> ENTRIES PROVIDED
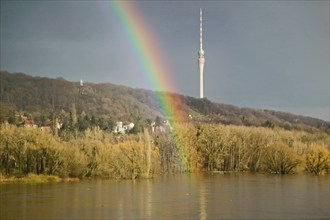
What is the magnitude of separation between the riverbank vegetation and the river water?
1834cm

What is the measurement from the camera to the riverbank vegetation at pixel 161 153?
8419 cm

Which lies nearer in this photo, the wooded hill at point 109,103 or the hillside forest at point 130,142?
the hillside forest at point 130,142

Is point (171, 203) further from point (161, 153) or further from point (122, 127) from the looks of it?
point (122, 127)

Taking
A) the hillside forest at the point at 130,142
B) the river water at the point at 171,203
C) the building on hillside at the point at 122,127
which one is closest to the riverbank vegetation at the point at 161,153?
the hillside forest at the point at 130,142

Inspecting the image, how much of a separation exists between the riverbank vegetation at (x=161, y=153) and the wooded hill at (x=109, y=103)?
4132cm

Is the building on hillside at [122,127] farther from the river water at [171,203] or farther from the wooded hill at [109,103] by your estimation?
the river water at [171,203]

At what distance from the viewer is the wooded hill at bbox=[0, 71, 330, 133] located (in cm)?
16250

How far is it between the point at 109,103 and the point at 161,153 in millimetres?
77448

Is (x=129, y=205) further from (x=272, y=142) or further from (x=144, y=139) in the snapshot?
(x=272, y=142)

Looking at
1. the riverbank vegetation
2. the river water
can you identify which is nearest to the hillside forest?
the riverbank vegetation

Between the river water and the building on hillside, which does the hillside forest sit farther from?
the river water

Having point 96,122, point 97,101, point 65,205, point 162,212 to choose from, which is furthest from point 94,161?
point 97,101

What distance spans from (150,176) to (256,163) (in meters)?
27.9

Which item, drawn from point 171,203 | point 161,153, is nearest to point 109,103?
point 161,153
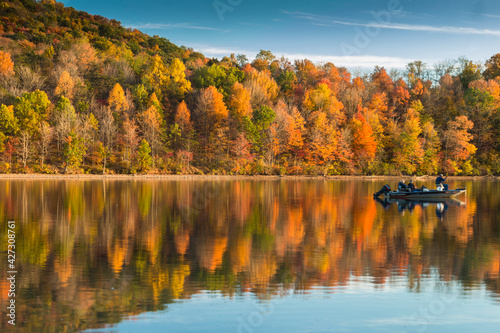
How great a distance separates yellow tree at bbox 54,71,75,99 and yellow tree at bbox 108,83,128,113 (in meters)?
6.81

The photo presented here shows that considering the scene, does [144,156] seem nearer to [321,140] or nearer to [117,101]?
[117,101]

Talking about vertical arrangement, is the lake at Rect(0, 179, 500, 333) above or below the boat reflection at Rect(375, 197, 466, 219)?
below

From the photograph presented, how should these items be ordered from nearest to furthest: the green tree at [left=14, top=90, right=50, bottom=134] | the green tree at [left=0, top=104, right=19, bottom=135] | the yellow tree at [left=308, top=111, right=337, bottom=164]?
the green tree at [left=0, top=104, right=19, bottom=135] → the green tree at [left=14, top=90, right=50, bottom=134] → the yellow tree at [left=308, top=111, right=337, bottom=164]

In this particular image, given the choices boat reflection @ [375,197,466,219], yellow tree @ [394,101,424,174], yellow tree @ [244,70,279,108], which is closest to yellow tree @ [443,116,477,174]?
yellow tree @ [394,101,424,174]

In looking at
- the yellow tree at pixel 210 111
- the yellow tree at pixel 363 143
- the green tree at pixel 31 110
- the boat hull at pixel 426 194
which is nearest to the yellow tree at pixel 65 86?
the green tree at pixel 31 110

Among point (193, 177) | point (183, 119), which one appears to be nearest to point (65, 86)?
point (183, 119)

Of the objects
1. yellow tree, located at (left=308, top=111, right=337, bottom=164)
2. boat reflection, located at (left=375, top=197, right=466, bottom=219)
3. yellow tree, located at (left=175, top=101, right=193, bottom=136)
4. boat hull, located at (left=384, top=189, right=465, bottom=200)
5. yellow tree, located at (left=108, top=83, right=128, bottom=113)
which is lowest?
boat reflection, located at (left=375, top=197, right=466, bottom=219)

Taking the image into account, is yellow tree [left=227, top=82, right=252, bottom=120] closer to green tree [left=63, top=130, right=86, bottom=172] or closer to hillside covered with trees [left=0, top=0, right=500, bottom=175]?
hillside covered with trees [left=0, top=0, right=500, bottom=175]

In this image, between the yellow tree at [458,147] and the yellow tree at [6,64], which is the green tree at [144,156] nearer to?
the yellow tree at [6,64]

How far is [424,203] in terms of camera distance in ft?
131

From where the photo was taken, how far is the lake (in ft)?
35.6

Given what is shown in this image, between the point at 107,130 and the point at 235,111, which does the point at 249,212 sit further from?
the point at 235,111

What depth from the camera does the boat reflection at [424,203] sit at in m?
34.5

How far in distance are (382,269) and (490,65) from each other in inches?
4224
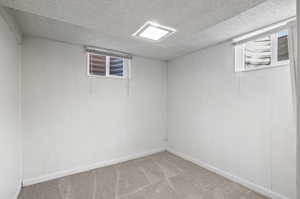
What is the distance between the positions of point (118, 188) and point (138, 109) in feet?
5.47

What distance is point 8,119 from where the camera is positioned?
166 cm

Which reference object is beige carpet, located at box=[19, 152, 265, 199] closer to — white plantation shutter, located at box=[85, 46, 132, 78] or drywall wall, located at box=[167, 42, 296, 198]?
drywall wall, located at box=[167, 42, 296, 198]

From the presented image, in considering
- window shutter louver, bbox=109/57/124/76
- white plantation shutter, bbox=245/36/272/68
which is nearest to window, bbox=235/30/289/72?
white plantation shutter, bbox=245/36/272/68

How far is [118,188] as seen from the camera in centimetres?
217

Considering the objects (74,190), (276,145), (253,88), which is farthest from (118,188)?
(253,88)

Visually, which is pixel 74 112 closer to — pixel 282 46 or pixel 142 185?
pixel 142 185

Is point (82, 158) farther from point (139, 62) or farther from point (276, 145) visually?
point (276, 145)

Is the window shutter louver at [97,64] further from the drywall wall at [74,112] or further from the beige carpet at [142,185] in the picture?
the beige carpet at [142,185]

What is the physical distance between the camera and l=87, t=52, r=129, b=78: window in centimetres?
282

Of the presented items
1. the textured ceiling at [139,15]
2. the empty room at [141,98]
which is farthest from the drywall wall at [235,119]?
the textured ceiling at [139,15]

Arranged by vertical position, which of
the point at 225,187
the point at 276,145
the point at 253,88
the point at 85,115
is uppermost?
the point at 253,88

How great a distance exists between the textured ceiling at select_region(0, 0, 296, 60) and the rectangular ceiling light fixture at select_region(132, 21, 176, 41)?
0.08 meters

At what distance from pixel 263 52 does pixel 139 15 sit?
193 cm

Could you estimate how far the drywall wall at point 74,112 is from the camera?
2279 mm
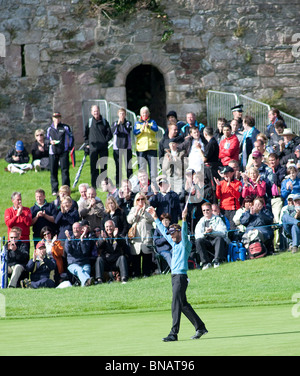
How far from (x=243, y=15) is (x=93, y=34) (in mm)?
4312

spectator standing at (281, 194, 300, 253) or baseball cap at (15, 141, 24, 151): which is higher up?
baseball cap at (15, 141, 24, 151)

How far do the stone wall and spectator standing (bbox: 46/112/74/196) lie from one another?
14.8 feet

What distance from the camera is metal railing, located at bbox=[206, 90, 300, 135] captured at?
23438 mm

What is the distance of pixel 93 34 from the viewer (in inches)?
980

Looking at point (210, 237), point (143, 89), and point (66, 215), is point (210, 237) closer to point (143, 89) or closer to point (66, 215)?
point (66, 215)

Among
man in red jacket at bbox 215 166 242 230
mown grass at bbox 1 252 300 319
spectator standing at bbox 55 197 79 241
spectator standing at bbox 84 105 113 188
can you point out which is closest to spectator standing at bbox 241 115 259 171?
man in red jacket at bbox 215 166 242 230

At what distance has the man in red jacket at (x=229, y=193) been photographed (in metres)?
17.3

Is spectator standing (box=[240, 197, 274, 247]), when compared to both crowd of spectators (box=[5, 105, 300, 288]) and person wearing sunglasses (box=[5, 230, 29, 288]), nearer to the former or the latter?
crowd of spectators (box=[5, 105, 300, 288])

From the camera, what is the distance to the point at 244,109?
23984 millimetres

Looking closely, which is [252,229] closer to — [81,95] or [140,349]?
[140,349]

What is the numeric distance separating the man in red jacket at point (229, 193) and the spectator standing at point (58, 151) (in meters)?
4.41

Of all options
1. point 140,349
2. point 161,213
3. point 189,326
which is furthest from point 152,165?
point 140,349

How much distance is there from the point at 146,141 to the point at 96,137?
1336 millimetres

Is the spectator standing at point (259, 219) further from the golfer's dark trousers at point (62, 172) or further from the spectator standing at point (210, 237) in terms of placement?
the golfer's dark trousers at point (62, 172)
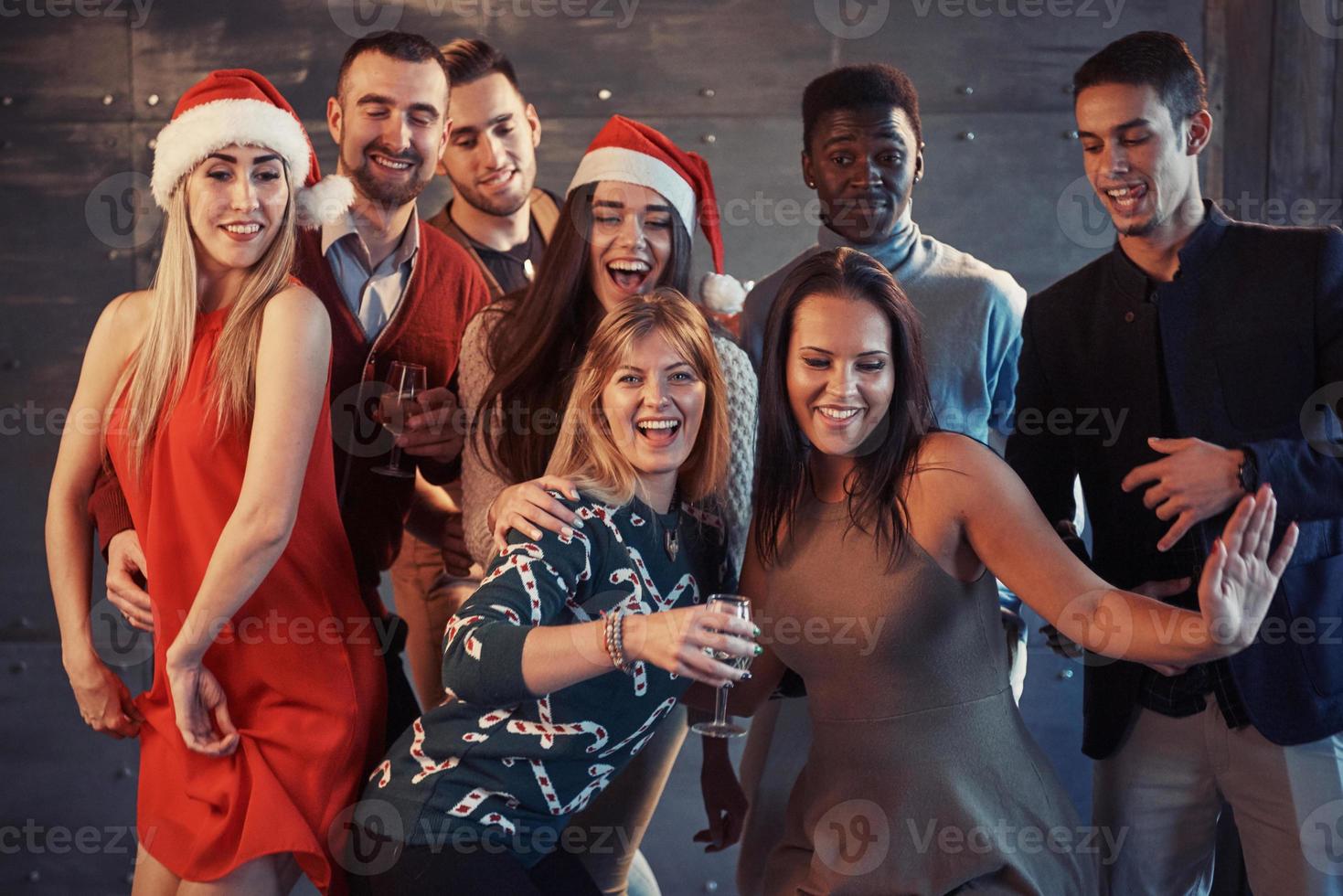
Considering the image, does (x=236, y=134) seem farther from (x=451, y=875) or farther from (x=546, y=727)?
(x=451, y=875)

==

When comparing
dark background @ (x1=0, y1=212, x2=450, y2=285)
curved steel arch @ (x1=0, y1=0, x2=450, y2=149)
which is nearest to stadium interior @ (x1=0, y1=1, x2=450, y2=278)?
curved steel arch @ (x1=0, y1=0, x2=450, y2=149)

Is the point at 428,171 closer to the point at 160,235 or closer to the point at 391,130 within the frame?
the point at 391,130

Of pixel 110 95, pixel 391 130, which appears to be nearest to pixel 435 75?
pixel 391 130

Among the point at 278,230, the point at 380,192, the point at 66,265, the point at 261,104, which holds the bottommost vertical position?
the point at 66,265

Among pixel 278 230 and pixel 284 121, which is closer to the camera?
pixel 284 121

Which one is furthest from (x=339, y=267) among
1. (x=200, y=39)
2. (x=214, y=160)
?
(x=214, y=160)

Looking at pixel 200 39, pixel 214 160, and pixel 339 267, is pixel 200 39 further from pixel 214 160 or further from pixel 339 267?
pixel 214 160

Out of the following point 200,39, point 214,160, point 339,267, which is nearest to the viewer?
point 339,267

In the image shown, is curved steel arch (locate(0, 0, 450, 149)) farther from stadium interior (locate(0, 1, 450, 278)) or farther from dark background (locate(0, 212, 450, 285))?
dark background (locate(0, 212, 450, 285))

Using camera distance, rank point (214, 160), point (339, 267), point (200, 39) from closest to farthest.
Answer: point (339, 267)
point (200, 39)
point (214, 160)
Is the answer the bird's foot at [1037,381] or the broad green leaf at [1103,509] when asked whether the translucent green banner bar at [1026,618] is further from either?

--

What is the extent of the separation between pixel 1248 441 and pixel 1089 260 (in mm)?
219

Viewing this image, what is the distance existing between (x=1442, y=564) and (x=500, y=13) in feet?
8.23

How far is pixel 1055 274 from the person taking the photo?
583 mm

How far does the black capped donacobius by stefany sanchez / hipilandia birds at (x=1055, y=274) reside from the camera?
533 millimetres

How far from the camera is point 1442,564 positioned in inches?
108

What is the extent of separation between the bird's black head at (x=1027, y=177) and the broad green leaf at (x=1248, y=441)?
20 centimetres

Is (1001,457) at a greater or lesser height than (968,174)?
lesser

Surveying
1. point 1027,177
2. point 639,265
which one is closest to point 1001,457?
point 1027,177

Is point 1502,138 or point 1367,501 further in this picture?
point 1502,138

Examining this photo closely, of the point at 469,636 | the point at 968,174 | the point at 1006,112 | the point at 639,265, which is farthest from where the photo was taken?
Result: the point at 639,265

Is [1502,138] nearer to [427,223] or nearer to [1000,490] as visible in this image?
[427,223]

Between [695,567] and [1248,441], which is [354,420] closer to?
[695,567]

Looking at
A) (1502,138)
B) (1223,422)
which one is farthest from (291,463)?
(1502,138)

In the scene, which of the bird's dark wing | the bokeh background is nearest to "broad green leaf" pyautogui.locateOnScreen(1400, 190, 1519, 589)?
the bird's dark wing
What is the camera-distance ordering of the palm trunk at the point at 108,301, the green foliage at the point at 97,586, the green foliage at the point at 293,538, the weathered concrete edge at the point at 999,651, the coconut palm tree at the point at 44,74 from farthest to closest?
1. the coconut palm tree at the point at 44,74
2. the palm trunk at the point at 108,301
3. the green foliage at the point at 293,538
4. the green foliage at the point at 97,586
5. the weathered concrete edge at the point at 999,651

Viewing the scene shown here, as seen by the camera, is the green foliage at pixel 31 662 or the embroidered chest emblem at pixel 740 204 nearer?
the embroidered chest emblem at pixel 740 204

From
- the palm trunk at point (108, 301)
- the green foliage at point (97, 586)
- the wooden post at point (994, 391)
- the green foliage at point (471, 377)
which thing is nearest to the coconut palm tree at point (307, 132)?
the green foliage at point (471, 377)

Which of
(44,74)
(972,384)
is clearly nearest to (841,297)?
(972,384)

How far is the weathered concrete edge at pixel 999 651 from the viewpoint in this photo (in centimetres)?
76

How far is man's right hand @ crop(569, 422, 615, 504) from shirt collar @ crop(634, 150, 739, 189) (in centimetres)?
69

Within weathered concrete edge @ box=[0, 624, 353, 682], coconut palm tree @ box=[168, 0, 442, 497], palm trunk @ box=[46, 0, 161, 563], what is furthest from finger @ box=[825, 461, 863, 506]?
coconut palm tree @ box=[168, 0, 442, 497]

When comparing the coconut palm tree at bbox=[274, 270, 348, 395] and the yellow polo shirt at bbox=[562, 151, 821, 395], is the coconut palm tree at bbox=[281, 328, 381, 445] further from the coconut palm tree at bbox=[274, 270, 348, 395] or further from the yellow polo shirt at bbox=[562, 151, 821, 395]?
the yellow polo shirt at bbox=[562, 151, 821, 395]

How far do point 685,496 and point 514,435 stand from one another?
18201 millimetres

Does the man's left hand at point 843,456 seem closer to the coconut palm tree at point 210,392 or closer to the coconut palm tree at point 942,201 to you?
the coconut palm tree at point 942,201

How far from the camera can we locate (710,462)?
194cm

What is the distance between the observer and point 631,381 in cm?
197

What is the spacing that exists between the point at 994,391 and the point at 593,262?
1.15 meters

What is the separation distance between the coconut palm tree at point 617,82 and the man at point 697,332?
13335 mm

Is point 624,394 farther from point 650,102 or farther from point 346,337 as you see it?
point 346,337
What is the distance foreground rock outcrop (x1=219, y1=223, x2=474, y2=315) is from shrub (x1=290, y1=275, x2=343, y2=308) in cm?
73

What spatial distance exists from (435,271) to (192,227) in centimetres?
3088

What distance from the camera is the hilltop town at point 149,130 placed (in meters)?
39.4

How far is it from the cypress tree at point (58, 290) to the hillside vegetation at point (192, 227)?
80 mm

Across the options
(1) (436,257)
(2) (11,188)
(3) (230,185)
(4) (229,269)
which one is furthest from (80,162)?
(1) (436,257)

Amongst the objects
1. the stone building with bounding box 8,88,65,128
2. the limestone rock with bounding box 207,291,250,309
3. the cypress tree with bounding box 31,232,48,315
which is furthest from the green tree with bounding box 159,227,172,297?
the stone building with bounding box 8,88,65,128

> AIM
Copy the records from the line with "Looking at pixel" up to and including the line with "Is the answer", word for word.

> RESPONSE FOR THIS EXERCISE
Looking at pixel 200 39, pixel 214 160, and pixel 339 267, is pixel 200 39 further from pixel 214 160 or further from pixel 339 267?
pixel 214 160

Out of the following point 200,39, point 214,160, point 339,267, which is nearest to the viewer?
point 339,267

In the image shown, is curved steel arch (locate(0, 0, 450, 149)) farther from stadium interior (locate(0, 1, 450, 278)) or farther from dark background (locate(0, 212, 450, 285))?
dark background (locate(0, 212, 450, 285))

Using camera distance, rank point (214, 160), point (339, 267), point (200, 39) from closest to farthest.
Answer: point (339, 267)
point (200, 39)
point (214, 160)
Is the answer the bird's foot at [1037,381] or the broad green leaf at [1103,509] when asked whether the translucent green banner bar at [1026,618] is further from either?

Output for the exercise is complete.